Theo’s character arc demonstrates how trauma survivors must become active agents in their own recovery, refusing to accept the sanitized versions of truth that powerful people construct to protect themselves. Her increasing boldness in exploring the Dragonfly cabin and confronting family members about Liam’s death represents her transformation from a passive victim into someone who demands that her story be acknowledged. Marshall uses Theo to critique how economic inequality facilitates erasure, as the wealthy use their power to erase the stories of those they have harmed, but Theo’s engagement to Connor temporarily grants her enough proximity to power that she can begin to challenge the official narrative, even as that same proximity puts her in mortal danger.
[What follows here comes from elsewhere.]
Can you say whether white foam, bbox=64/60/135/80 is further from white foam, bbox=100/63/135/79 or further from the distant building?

Connor functions as both a deuteragonist and an unwitting antagonist, representing the complex intersection of genuine love and systemic privilege that characterizes wealthy families’ relationships with outsiders. Marshall presents him as a dynamic character whose fundamental goodness is undermined by his complicity in his family’s mechanisms of truth suppression. His defining trait throughout most of the novel is his desperate need to maintain his idealized version of his father, Liam, which requires him to actively suppress inconvenient truths about his family’s past. This willful ignorance extends to his relationship with Theo—while his love for her appears genuine, his decision to track her down through Harper’s art show without revealing this deception demonstrates how even well-intentioned members of powerful families participate in controlling narratives and manipulating others.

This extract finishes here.